If T is invertible then dim(T(n,n)) = n = dim(R^n)

No, that's not true. In the vector space, T(n, n), of linear transformations (NOT necessarily invertible) from $\displaystyle R^n$ to $\displaystyle R^m$, given a basis $\displaystyle \{v_k\}$ for $\displaystyle R^n$, we can have take as basis the collection of transformations $\displaystyle A_{ij}$ defined by $\displaystyle A_{ij}(v_i)= v_j$ if but $\displaystyle A_{ij}(v_k)= 0$ for $\displaystyle k\ne i$. That has dimension $\displaystyle n^2$, not n.
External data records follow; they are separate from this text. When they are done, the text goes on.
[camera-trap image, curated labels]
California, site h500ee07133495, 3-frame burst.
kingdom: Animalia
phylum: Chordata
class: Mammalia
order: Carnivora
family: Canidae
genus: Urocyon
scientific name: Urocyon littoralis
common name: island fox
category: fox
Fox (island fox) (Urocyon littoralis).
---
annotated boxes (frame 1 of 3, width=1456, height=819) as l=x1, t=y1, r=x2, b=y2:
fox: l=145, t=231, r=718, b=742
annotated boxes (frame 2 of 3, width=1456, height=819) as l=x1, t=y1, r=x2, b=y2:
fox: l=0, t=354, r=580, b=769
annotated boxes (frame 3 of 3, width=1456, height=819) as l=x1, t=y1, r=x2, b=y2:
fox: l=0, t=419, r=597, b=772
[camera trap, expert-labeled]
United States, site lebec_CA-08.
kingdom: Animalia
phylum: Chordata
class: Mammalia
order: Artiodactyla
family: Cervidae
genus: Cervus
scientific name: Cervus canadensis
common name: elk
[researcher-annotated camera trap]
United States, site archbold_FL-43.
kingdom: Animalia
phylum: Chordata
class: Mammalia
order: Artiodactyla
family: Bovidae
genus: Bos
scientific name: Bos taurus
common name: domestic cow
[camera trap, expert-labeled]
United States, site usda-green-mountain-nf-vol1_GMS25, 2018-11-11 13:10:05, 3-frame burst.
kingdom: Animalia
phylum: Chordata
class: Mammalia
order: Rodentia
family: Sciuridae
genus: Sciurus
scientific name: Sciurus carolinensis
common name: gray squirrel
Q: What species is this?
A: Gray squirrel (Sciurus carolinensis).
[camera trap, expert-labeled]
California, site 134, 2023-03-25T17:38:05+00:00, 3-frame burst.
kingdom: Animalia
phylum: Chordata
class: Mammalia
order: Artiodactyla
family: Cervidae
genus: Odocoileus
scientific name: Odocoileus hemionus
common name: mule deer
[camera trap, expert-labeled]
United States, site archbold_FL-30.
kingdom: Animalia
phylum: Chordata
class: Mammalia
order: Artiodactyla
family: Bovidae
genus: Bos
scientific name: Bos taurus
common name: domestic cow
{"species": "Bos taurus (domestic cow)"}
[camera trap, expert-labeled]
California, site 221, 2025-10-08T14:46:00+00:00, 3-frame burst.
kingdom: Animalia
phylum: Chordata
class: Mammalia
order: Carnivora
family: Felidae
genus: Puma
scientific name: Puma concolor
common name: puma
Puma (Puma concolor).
More generally, T(n, m), the set of linear transformations (NOT necessarily invertible) from $\displaystyle R^n$ to $\displaystyle R^m$, given basis $\displaystyle \{u_i}$ for $\displaystyle R^n$ and basis [itex]\{v_j\}[/itex] for $\displaystyle R^m$, has basis the collection of transformations $\displaystyle A_{ij}$ deined b $\displaystyle A_{ij}(u_i)= v_j$ with $\displaystyle A_{ij}(u_k)= 0$ if $\displaystyle k\ne i$ and so has dimension nm.

Re: Subspaces of Vector Spaces

I'm going to have to study this.

Thank you for the correction.